# GTO W/AC Coil Springs



## cdon (Jun 22, 2012)

Hi everyone,
New to the forum. Picked up a 67 GTO last week. The guy I picked it up from was not very mechanically inclined. I need to redo the suspension, floats like a boat. In order to maintain the same height the front coil springs I think I need are Moog 5244. Everywhere I checked said that they are for a 1967 GTO W/O air. My car has factory air. I don't see how having air will change the spring #. Can I use the Moog 5244 on my car? Any other suggestions would be appreciated. Thanks


----------



## Instg8ter (Sep 28, 2010)

yes the air equipment made the front heavier so they are a little stiffer springs than non air cars, you can get the lemans wagon springs which are the same as the air springs i believe.

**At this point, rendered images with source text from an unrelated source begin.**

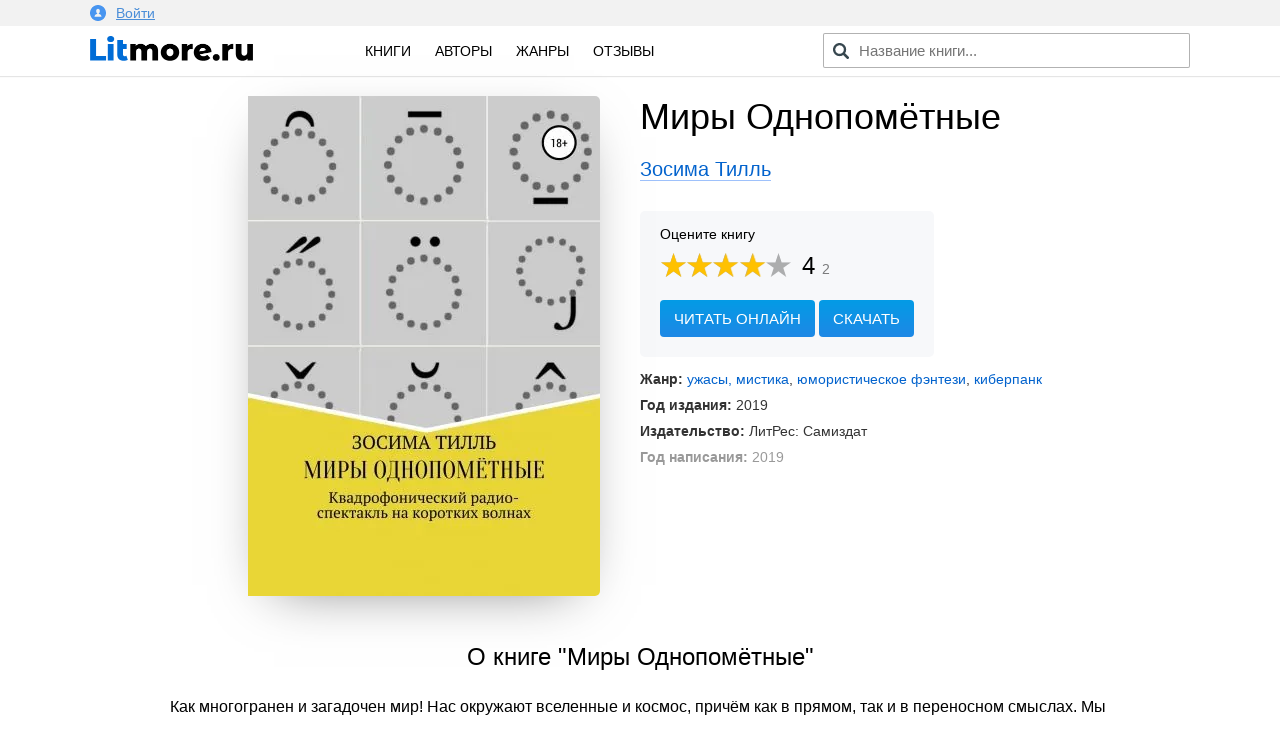

--- FILE ---
content_type: text/html; charset=utf-8
request_url: https://www.google.com/recaptcha/api2/aframe
body_size: 268
content:
<!DOCTYPE HTML><html><head><meta http-equiv="content-type" content="text/html; charset=UTF-8"></head><body><script nonce="_thX1UL4TR18vOT687PzwQ">/** Anti-fraud and anti-abuse applications only. See google.com/recaptcha */ try{var clients={'sodar':'https://pagead2.googlesyndication.com/pagead/sodar?'};window.addEventListener("message",function(a){try{if(a.source===window.parent){var b=JSON.parse(a.data);var c=clients[b['id']];if(c){var d=document.createElement('img');d.src=c+b['params']+'&rc='+(localStorage.getItem("rc::a")?sessionStorage.getItem("rc::b"):"");window.document.body.appendChild(d);sessionStorage.setItem("rc::e",parseInt(sessionStorage.getItem("rc::e")||0)+1);localStorage.setItem("rc::h",'1768425202045');}}}catch(b){}});window.parent.postMessage("_grecaptcha_ready", "*");}catch(b){}</script></body></html>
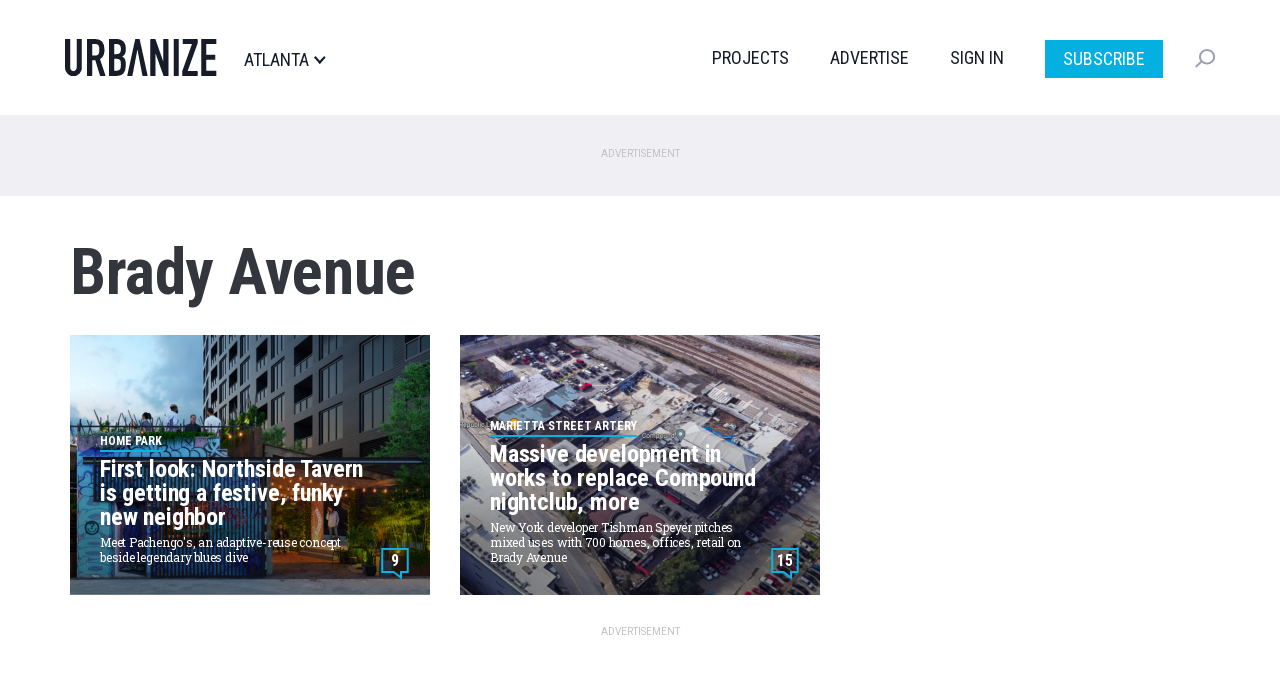

--- FILE ---
content_type: application/javascript; charset=utf-8
request_url: https://fundingchoicesmessages.google.com/f/AGSKWxVBD1W5Ztu5Oj6WdagmknbxQAv7NRQMxel1eayTehn6Or_5P-OYHr2PHGIC2SyvhfScKGimiSd9SEgs0jjIo3VZowjqFrlb-fvffkq3uXkcn1TYYdgrb_iZulQKh3kzCo1dPyrmzoqwzKdtCN_qR9nz9TPKBnsWEqMIjd_mdzFYMghLYKvCGBqlXRGD/_-ad-472x365./adrotate./adswrappermsni./ads.pl?.fi/ads/
body_size: -1290
content:
window['500b0f9b-559c-427f-be61-c6d36b96c9fd'] = true;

If the car does not sit low try shocks first, a good set of gasmatic shocks can do wonders for a bouncer.


----------



## cdon (Jun 22, 2012)

Thanks 
I think I posted in the wrong forum, will move to older GTOs


----------



## 67/04gto (Jan 15, 2005)

you can use the springs for a/c and with out a/c.like they said above the ac springs are stiffer it will just make the car sit a lil lower.if you going to rebuilt the suspension depending on what you what the car to be build as if you going with tublar control armsand bigger sway bars it with help with th eride,also if you get stiffer shocks also


----------



## Eric Animal (Oct 28, 2007)

Try Eaton Spring.....nice car, post some pics!!!!:cheers


----------